La Cour de justice de l'Union européenne juge que la notion de « bon » définie à l’article 30 bis, 1 de la directive TVA doit être interprétée en ce sens qu’elle n’inclut pas la remise de points accordée par un fournisseur à ses clients dans le cadre d’un programme de fidélisation de la clientèle, en vertu duquel ces points sont déterminés en fonction du montant des achats de biens et utilisés par ces clients pour obtenir des biens supplémentaires proposés à la vente par ce fournisseur lors d’un nouvel achat auprès de ce dernier, dès lors que lesdits points ne sont assortis d’aucune obligation pour le fournisseur de les accepter comme contrepartie totale ou partielle d’une livraison de biens.
A noter :
Conformément à l’article 30 bis de la directive TVA, pour être qualifié de bon, un instrument doit répondre à deux conditions cumulatives :
- d’une part, il doit être assorti d’une obligation de l’accepter comme la contrepartie totale ou partielle d’une livraison de biens ou d’une prestation de services ;
- d’autre part, le bien à livrer ou le service à prester ou l’identité du fournisseur ou prestataire potentiel doivent être indiqués sur l’instrument lui-même ou dans sa documentation correspondante, notamment dans les conditions générales d'utilisation de cet instrument.

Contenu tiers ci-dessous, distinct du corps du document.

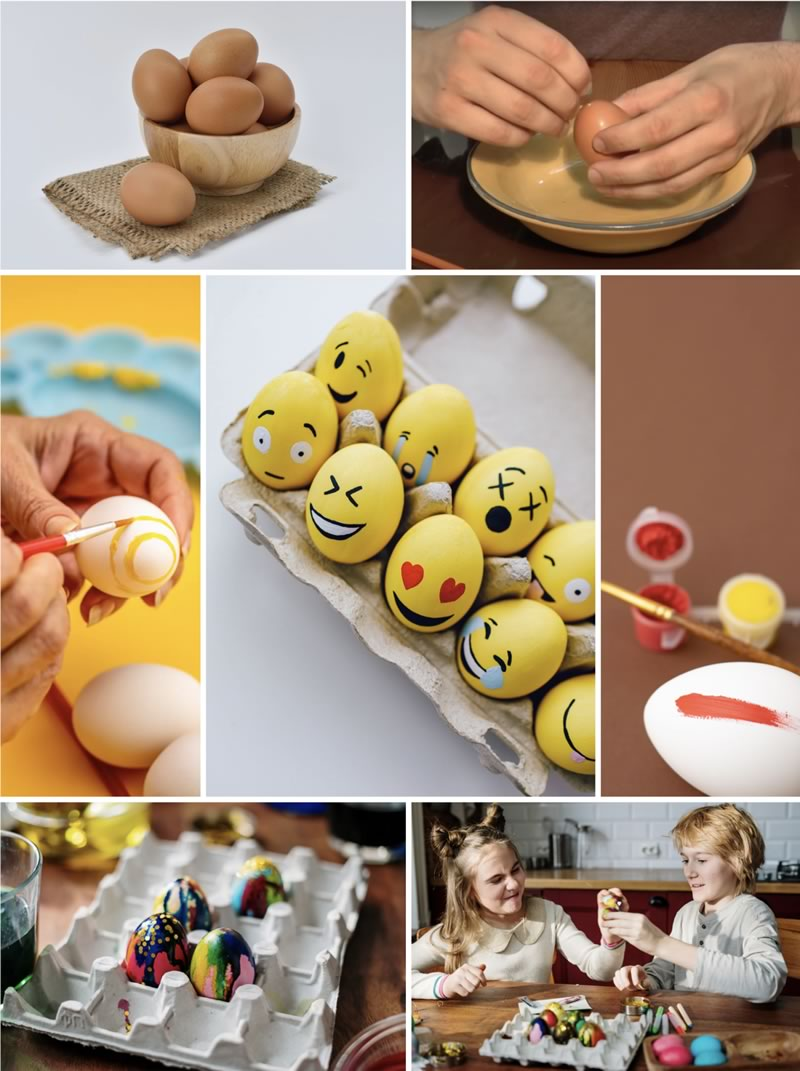 huevos-pintados-a-mano-manualidades-pascua-semana-santa-valdaran-2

Selon la Cour, il ressort des considérants 4 et 6 de la directive UE/2016/1065 que la première condition implique l’exclusion de la qualification de bon des instruments qui ne comportent pas un droit pour leur détenteur de recevoir de tels biens ou services mais qui, par exemple, permettent uniquement à celui-ci de bénéficier d’une remise lors de l’achat ultérieur de biens ou de services. En effet, l’une des caractéristiques essentielles d’un « bon », est la nature du droit qui lui est attaché et l’obligation pour l’opérateur auquel il est présenté de l’accepter en contrepartie d’une livraison de biens ou d’une prestation de services.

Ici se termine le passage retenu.